There were no deaths or thromboembolic events reported in either group.

However, a larger trial would be necessary to tease out any safety concerns such as increased cardiovascular events, cancer, blood clots, and infections, Dua noted. These are of even greater concern given that PMR mainly affects individuals aged 70 years or older, who already have cardiovascular morbidities and a higher infection risk, noted Robert Spiera, MD, director of the Scleroderma, Vasculitis, and Myositis Center at Hospital for Special Surgery in New York City. He was not involved with the study. “These are not trivial medications,” he said.

Where Would JAK Inhibitors Fall on the Treatment Paradigm?

While the BACHELOR trial demonstrated that baricitinib has efficacy in PMR, it “doesn’t really tell us what [its] place is in treating patients,” Spiera added.

“There’s definitely a need for steroid-sparing strategies in many patients — and you can even say in the majority of patients with polymyalgia rheumatica — but that doesn’t mean every patient with polymyalgia rheumatica,” he said.

There are certain patients, for example, with brittle diabetes or neuropsychiatric issues previously exacerbated by steroids that could benefit from glucocorticoid-sparing medications.
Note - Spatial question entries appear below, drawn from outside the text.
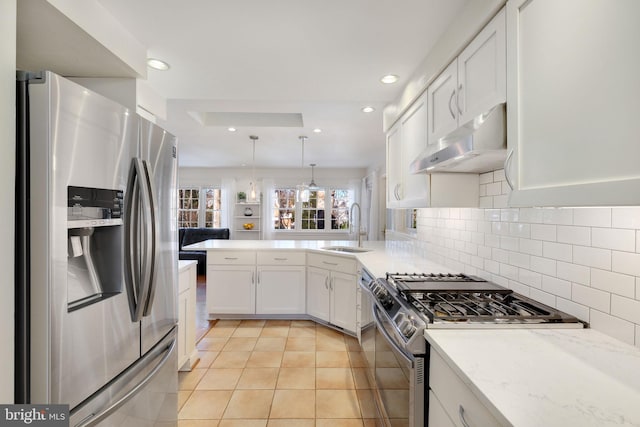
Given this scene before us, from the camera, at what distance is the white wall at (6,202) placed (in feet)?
2.97

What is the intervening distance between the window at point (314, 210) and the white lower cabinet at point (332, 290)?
4.21 meters

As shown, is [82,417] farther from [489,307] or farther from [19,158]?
[489,307]

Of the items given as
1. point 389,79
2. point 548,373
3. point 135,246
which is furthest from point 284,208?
point 548,373

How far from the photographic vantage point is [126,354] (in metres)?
1.25

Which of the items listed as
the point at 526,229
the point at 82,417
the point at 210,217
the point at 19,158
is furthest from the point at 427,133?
the point at 210,217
Refractory patients who cannot tolerate a steroid taper are also ideal candidates for these types of more targeted therapies, though the BACHELOR trial did not look at this patient population.

“What the optimal strategy is — be it [JAK inhibitors], IL-6 inhibitors, low-dose steroids, or some combination those therapies — requires further studies,” he said. “It should be looked at in the most important populations with this disease, who are patients refractory to steroid taper or those likely to be glucocorticoid intolerant because of comorbidities. That’s where the need is.”
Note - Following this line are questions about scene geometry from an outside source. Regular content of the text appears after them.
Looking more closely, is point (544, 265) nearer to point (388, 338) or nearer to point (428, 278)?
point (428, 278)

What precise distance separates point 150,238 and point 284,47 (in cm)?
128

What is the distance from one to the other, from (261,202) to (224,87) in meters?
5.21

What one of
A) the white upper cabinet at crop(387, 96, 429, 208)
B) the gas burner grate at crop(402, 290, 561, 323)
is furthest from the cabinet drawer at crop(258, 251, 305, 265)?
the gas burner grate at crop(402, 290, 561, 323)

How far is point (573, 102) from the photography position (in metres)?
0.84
The trial was funded by Eli Lilly, which manufactures baricitinib, and Centre Hospitalier Universitaire Brest. Saraux and some coauthors reported financial relationships with Eli Lilly and other pharmaceutical companies. Dua is a consultant for AbbVie, Amgen, AstraZeneca, GSK, Sanofi, and Novartis, and has received research grant support from Amgen, Novartis, and the Rheumatology Research Foundation. Spiera has been a consultant for Roche-Genentech, GSK, Sanofi, ChemoCentryx, Novartis, Galderma, Cytori, AstraZeneca, Amgen, and AbbVie, and received research grant support from GlaxoSmithKline, Roche-Genentech, AstraZeneca, Bristol Myers Squibb, Kadmon, Boehringer Ingelheim, Cytori, ChemoCentryx, Corbus, Novartis, Amgen, and AbbVie.